## Exercise data
- - -

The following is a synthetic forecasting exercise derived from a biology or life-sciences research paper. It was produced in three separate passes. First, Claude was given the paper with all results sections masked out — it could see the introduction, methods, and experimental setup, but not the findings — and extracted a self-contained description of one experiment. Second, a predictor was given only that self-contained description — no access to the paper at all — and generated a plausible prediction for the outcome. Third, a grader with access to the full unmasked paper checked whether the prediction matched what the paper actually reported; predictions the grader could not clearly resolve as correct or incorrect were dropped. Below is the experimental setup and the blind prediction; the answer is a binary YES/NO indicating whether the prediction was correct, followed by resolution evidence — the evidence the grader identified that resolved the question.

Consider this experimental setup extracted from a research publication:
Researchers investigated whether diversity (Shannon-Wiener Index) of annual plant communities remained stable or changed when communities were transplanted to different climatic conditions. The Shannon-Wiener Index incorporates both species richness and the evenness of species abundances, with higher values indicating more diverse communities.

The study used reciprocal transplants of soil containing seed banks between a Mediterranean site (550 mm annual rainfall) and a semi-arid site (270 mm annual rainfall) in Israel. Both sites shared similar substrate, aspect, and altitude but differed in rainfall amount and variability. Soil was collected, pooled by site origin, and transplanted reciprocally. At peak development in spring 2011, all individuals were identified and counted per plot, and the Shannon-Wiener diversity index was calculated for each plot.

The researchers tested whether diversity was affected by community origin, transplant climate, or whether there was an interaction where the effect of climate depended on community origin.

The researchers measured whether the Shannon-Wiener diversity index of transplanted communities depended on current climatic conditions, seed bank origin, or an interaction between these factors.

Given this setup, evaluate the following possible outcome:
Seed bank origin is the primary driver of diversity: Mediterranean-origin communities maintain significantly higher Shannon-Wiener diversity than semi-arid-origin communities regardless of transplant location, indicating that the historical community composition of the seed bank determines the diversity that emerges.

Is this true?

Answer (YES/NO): NO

- - -

## Exercise requirements
Where a line of the listing holds "communities", show that line.

## Task answer
Researchers investigated whether diversity (Shannon-Wiener Index) of annual plant communities remained stable or changed when communities were transplanted to different climatic conditions. The Shannon-Wiener Index incorporates both species richness and the evenness of species abundances, with higher values indicating more diverse communities.
The researchers measured whether the Shannon-Wiener diversity index of transplanted communities depended on current climatic conditions, seed bank origin, or an interaction between these factors.
Seed bank origin is the primary driver of diversity: Mediterranean-origin communities maintain significantly higher Shannon-Wiener diversity than semi-arid-origin communities regardless of transplant location, indicating that the historical community composition of the seed bank determines the diversity that emerges.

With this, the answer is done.